◆ HOW TO COMPLETE THIS TASK
Find and copy each line in the material below where the string "image" occurs.

----- STUDY MATERIAL

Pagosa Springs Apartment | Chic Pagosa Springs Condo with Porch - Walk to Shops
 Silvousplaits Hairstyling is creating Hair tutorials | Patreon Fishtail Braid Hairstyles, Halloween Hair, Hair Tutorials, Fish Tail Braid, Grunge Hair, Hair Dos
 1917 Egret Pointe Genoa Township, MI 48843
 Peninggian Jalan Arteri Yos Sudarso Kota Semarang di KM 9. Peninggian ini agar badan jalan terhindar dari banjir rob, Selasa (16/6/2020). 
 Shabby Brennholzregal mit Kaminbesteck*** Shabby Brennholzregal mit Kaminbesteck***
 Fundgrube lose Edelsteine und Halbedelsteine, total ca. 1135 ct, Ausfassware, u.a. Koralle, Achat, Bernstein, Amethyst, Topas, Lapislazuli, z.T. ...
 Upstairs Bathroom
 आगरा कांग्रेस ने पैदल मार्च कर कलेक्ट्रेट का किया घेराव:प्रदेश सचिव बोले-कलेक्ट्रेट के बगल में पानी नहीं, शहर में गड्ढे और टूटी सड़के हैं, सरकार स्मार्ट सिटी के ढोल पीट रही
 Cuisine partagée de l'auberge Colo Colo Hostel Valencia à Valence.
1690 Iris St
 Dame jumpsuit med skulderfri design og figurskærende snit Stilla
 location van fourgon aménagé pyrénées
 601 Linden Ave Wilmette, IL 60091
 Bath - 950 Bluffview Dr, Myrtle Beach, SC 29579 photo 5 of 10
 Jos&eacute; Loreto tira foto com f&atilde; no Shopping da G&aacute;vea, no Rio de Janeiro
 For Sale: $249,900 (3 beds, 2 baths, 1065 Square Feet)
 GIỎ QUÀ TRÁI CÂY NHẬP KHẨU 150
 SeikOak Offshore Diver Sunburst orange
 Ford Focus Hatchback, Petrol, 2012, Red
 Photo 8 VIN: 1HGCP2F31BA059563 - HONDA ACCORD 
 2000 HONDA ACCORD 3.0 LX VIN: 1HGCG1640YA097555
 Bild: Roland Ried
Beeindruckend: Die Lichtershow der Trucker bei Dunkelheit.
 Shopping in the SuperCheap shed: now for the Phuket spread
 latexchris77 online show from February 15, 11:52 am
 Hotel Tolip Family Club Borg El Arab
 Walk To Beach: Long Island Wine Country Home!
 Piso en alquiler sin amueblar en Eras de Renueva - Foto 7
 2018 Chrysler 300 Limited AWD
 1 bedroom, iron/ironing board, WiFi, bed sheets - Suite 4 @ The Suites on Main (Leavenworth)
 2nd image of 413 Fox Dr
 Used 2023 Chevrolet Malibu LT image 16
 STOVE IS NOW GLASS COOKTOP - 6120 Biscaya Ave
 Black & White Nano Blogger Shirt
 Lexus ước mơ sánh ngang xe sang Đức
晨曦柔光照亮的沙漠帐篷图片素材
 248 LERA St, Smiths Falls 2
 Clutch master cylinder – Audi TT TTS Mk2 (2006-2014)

----------

◆ REPLY
 2nd image of 413 Fox Dr
 Used 2023 Chevrolet Malibu LT image 16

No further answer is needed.